===== Excerpted passage =====
Why don’t you synchronize threads before calling FFT8 ? Or after, or even between twiddle and transpose ? I don’t really understand why it should work.
I have tried to launch your code on CUDA 1.1, i replaced double by float, because they aren’t in CUDA 1.1.
Because shared memory is substantially slower than registers.
Synchronization is needed to coordinate access to shared memory. All shared memory accesses are done in transpose(), that performs all synchronization that is required.
I was using CUDA 2.0 when writing this code. Later, I found that it runs much slower if compiled in CUDA 1.1. I could try to reoptimize the code for this earlier version of the compiler, but don’t really see the point.
If you still want to call it from an application code running in CUDA 1.1, you may compile this code into .cubin using CUDA 2.0 and then call it from CUDA 1.1 code using driver API.
I don’t think so. All local variables are placed in registers unless spilled to local memory. FFT512_device() doesn’t spill if compiled in CUDA 2.0 but spills in CUDA 1.1. FFT8_device() contains similar declaration that does not spill in either case.
Then you have constant indexing maybe? Any array declared inside a global function is put in local memory, unless you have constant indexing (I looked briefly at your code yesterday evening, and I think you are indeed using constant indexing because your loops are unrolled, so for your case it will be put in registers indeed) This is irregardless of spilling registers over to local memory.
As an example, compile a global function that calls sincosf(). You will see that local memory is used for that kernel, even when using <10 registers, just because the index cannot be determined at compile time. (It is used in a code path that might not get triggered during runtime, so it might be that you will never see local load & store in profiler output)
Sorry, I was mistaken as I was looking at shared memory allocation and I expected it to be double sized but I realized the algorithm works somewhat differently.
I have another question, is it easy to modify the algorithm to produce fft of size 1024 ?
It is fairly easy to accomplish. I have produced such algorithm by upgrading n=512 case up to radix-16. Of course, 161616 > 1024, so one of the stages (the middle one) has a lower radix of 4, i.e. computes four independent radix-4 transforms instead. Higher radix requires more registers but I did manage to fit into 40 so that 3 thread blocks can run at a time per multiprocessor. It still fits into shared memory due to the particular shared memory allocation that you already found. I applied a fair effort to tune it but ultimately failed to get higher Gflop/s rate than in the n=512 case so I didn’t post it here.
Vasily, I’ve read some of your papers, and noticed that some of your algorithm improvements have been included in CUBLAS 2.0; are you going to be adding the improvements from this work into the next release of CUFFT?
===== Data entries =====
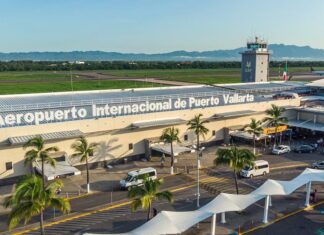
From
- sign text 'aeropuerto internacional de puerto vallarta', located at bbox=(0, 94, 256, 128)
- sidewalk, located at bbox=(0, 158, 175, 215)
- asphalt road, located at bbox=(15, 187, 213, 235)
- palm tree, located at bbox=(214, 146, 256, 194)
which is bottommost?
sidewalk, located at bbox=(0, 158, 175, 215)

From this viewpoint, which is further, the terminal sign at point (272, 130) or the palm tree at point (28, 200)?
the terminal sign at point (272, 130)

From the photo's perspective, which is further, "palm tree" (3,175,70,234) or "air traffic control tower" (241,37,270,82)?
"air traffic control tower" (241,37,270,82)

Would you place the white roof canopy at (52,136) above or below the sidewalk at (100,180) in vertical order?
above

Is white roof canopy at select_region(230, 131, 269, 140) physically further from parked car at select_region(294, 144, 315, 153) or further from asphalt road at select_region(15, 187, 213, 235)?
asphalt road at select_region(15, 187, 213, 235)

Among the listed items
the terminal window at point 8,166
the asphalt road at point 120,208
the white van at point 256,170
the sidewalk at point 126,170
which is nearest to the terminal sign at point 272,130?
the sidewalk at point 126,170

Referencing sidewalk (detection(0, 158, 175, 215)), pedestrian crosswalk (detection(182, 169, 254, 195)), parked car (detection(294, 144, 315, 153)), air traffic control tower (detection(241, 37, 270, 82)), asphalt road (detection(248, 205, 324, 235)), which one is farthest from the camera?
air traffic control tower (detection(241, 37, 270, 82))

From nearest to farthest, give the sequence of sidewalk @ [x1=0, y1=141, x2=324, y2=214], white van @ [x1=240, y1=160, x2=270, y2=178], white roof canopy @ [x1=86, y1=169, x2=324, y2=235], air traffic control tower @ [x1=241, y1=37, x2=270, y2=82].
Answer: white roof canopy @ [x1=86, y1=169, x2=324, y2=235]
sidewalk @ [x1=0, y1=141, x2=324, y2=214]
white van @ [x1=240, y1=160, x2=270, y2=178]
air traffic control tower @ [x1=241, y1=37, x2=270, y2=82]

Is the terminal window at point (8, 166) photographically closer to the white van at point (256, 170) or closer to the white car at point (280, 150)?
the white van at point (256, 170)

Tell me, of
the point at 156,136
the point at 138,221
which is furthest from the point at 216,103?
the point at 138,221

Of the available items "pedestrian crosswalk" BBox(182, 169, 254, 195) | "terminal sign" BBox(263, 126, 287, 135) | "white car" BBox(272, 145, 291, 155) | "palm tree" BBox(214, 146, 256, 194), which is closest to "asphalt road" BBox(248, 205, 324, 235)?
"palm tree" BBox(214, 146, 256, 194)

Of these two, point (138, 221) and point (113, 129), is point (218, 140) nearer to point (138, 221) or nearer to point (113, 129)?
point (113, 129)
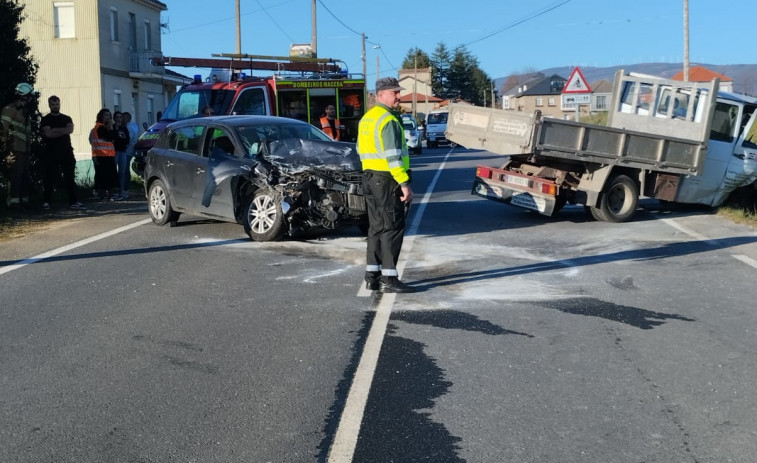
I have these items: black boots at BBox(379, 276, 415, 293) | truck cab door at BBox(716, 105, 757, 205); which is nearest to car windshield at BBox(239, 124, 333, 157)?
black boots at BBox(379, 276, 415, 293)

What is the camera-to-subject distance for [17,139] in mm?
13688

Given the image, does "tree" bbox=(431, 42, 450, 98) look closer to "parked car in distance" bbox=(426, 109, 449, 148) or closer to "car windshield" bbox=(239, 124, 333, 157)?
"parked car in distance" bbox=(426, 109, 449, 148)

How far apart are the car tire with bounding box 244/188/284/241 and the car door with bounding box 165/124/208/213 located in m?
1.02

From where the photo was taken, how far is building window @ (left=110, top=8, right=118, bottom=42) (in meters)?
39.0

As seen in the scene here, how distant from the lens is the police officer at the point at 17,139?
1360cm

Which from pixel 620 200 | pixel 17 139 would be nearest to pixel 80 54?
pixel 17 139

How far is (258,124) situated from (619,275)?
5456 millimetres

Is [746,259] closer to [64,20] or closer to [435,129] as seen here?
[64,20]

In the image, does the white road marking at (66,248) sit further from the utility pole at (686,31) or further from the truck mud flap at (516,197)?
the utility pole at (686,31)

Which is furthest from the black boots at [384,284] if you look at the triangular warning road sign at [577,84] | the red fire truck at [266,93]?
the triangular warning road sign at [577,84]

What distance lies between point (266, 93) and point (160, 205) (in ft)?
22.4

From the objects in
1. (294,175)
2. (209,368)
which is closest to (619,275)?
(294,175)

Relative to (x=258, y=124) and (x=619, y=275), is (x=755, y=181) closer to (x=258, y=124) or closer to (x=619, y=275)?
(x=619, y=275)

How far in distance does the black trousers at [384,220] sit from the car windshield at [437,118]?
41.5 meters
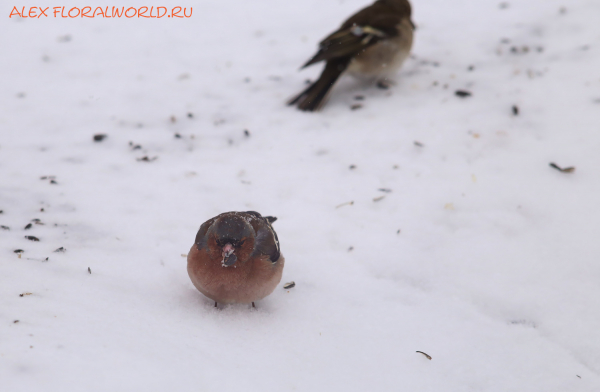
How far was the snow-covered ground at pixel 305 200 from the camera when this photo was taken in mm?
2143

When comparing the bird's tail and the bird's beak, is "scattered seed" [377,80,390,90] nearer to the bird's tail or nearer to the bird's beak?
the bird's tail

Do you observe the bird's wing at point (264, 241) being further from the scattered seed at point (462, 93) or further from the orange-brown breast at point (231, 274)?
the scattered seed at point (462, 93)

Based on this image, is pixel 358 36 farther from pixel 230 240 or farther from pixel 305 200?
pixel 230 240

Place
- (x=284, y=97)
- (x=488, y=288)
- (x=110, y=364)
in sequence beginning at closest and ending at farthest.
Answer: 1. (x=110, y=364)
2. (x=488, y=288)
3. (x=284, y=97)

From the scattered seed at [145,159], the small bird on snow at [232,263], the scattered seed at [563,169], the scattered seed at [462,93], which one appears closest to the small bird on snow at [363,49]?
the scattered seed at [462,93]

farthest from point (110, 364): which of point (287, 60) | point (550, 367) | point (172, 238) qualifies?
point (287, 60)

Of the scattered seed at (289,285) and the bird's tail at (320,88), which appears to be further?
the bird's tail at (320,88)

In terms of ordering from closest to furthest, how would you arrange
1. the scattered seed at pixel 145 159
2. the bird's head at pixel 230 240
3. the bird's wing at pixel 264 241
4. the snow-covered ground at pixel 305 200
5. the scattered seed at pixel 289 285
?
the snow-covered ground at pixel 305 200 < the bird's head at pixel 230 240 < the bird's wing at pixel 264 241 < the scattered seed at pixel 289 285 < the scattered seed at pixel 145 159

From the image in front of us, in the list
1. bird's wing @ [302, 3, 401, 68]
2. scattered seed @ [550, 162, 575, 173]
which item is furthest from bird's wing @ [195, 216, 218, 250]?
scattered seed @ [550, 162, 575, 173]

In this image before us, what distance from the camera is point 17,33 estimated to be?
521cm

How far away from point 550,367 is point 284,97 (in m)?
3.25

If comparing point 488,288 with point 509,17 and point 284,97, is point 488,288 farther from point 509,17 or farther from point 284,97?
point 509,17

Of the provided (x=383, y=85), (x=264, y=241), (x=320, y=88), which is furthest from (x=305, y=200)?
(x=383, y=85)

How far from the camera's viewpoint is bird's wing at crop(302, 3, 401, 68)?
174 inches
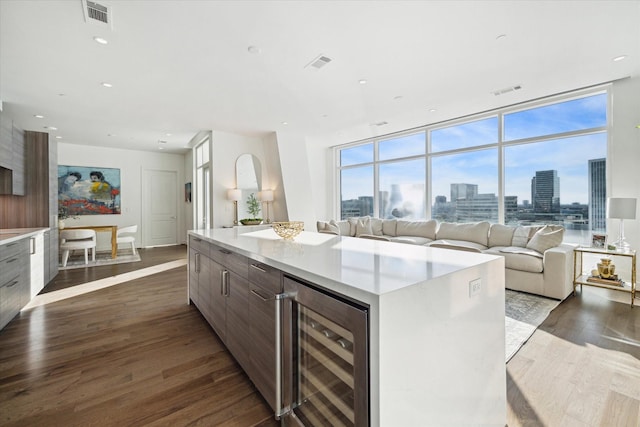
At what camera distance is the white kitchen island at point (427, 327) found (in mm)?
895

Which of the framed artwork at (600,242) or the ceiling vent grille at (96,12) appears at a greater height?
the ceiling vent grille at (96,12)

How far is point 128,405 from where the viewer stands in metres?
1.66

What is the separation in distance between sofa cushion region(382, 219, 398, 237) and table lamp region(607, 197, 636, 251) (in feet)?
10.5

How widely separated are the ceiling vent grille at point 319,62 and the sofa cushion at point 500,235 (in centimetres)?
364

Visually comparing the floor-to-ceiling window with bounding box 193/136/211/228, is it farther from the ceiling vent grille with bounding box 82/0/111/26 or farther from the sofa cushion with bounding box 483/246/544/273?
the sofa cushion with bounding box 483/246/544/273

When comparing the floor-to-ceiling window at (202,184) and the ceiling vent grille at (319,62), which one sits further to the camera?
the floor-to-ceiling window at (202,184)

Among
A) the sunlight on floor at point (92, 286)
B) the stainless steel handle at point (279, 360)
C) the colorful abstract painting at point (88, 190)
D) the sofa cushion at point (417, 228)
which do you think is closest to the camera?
the stainless steel handle at point (279, 360)

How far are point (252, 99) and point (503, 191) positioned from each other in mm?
4437

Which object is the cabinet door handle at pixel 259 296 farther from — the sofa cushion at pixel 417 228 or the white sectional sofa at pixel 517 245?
the sofa cushion at pixel 417 228

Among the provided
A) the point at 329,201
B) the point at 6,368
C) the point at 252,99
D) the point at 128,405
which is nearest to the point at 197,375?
the point at 128,405

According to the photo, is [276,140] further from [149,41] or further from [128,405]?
[128,405]

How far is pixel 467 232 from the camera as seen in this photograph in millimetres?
4859

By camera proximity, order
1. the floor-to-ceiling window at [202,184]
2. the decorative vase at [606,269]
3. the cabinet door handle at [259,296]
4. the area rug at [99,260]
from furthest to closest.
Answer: the floor-to-ceiling window at [202,184], the area rug at [99,260], the decorative vase at [606,269], the cabinet door handle at [259,296]

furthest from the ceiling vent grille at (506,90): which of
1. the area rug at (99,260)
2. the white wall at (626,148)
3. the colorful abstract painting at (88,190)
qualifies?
the colorful abstract painting at (88,190)
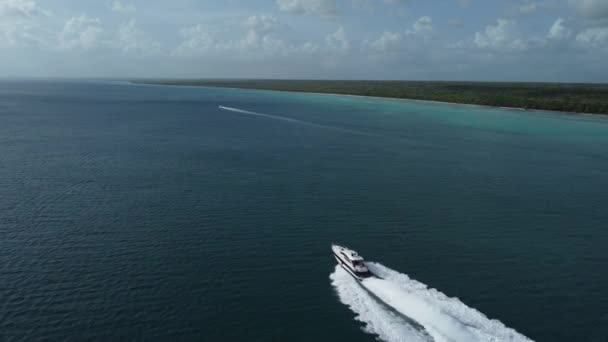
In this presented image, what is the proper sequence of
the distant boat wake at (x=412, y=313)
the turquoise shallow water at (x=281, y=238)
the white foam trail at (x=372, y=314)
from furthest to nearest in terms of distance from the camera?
1. the turquoise shallow water at (x=281, y=238)
2. the white foam trail at (x=372, y=314)
3. the distant boat wake at (x=412, y=313)

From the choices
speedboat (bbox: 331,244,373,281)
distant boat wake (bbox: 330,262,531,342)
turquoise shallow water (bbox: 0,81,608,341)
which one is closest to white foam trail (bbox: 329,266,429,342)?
distant boat wake (bbox: 330,262,531,342)

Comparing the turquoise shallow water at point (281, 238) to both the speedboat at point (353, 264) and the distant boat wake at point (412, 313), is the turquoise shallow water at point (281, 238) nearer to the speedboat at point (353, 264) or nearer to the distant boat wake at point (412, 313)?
the distant boat wake at point (412, 313)

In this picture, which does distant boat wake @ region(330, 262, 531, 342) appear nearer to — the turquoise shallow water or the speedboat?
the turquoise shallow water

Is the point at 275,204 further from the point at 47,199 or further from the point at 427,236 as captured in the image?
the point at 47,199

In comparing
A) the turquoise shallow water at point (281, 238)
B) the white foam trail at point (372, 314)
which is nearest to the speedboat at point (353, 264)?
the white foam trail at point (372, 314)

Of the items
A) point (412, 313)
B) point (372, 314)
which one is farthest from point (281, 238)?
point (412, 313)

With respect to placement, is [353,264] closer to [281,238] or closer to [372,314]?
[372,314]
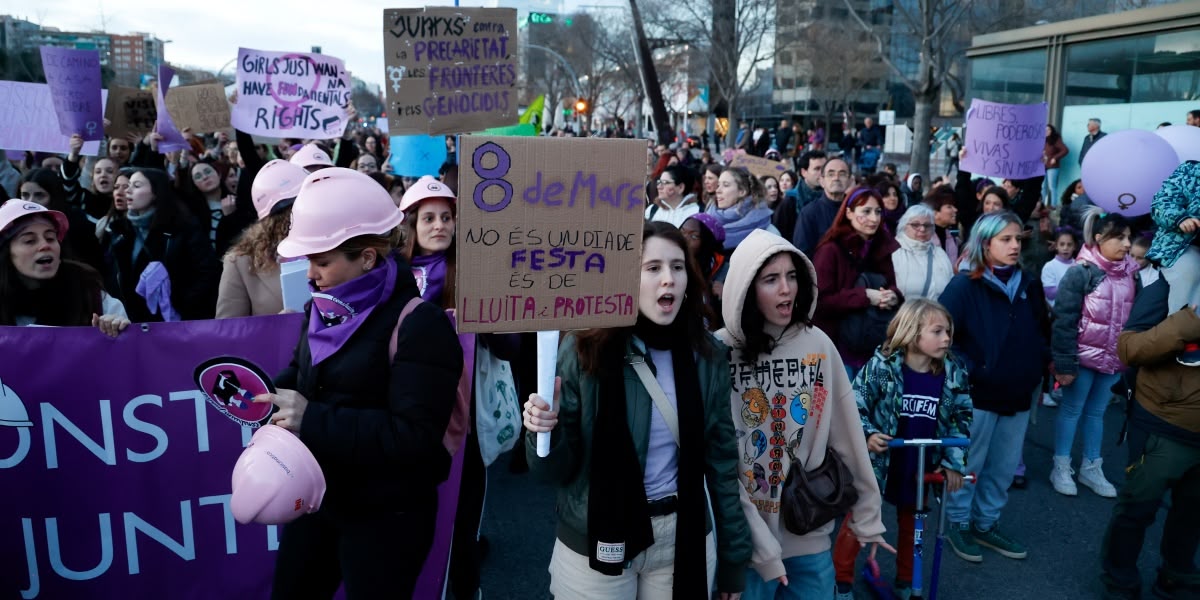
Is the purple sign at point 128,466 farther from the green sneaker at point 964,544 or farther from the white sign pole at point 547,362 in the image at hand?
the green sneaker at point 964,544

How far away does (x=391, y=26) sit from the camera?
5176 millimetres

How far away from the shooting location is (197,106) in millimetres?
8477

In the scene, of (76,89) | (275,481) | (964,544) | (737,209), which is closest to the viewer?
(275,481)

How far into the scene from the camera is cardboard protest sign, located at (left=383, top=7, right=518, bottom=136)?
5250 millimetres

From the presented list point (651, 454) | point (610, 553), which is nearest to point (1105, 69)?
point (651, 454)

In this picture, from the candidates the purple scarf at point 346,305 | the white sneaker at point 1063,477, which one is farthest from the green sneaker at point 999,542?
the purple scarf at point 346,305

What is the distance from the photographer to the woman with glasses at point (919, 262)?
5.28 metres

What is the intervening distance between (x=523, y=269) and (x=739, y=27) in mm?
32475

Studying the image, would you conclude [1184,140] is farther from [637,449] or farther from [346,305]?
[346,305]

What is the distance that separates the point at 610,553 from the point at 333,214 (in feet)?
4.15

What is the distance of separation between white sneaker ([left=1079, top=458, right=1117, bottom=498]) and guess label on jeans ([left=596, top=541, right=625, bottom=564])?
13.9ft

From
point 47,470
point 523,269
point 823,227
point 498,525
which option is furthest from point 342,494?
point 823,227

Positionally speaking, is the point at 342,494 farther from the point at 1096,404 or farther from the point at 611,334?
the point at 1096,404

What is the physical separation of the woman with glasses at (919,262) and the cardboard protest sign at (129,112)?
7.64 meters
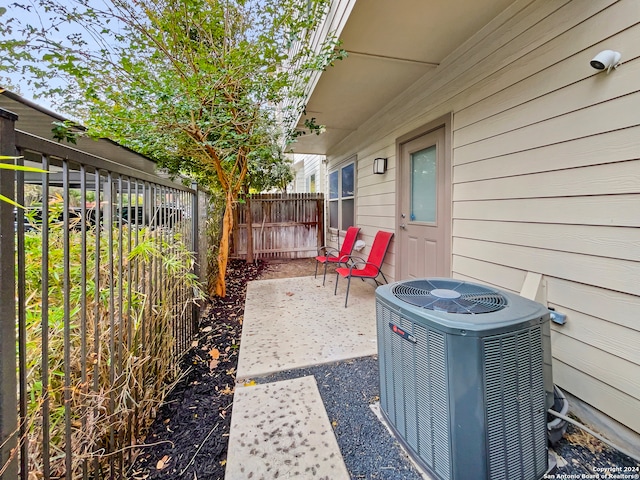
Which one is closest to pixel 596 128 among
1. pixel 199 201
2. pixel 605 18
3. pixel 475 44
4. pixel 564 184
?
pixel 564 184

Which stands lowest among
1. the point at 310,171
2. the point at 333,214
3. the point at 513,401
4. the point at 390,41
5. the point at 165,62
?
the point at 513,401

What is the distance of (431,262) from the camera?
3.12m

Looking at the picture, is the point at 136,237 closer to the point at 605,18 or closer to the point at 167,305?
the point at 167,305

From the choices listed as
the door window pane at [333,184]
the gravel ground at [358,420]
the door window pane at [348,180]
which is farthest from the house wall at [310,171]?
the gravel ground at [358,420]

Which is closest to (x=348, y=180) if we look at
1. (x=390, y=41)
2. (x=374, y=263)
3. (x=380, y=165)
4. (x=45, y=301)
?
(x=380, y=165)

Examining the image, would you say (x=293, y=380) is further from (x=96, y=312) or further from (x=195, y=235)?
(x=195, y=235)

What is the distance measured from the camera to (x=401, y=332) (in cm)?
129

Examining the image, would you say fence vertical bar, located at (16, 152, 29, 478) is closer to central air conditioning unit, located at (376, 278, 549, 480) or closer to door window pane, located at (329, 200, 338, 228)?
central air conditioning unit, located at (376, 278, 549, 480)

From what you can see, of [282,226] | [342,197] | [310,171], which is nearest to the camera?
[342,197]

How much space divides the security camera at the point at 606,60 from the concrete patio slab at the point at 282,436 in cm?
244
=====
What you will do
- a) Could you retype the FFT forum thread, everything from "I was using" down to "using driver API."?
- b) According to the FFT forum thread, why doesn't the code need to synchronize threads before calling FFT8?
- c) Answer these questions from the FFT forum thread:
(i) Which CUDA version was used when the code was written?
(ii) How many registers did the size-1024 version fit into?
(iii) Which function spills when compiled in CUDA 1.1 but not in CUDA 2.0?

Responses
- a)
I was using CUDA 2.0 when writing this code. Later, I found that it runs much slower if compiled in CUDA 1.1. I could try to reoptimize the code for this earlier version of the compiler, but don’t really see the point.
If you still want to call it from an application code running in CUDA 1.1, you may compile this code into .cubin using CUDA 2.0 and then call it from CUDA 1.1 code using driver API.

- b) Synchronization is only needed to coordinate access to shared memory. All shared memory accesses are done in transpose(), which performs all the synchronization that is required.

- c)
(i) CUDA 2.0
(ii) 40
(iii) FFT512_device()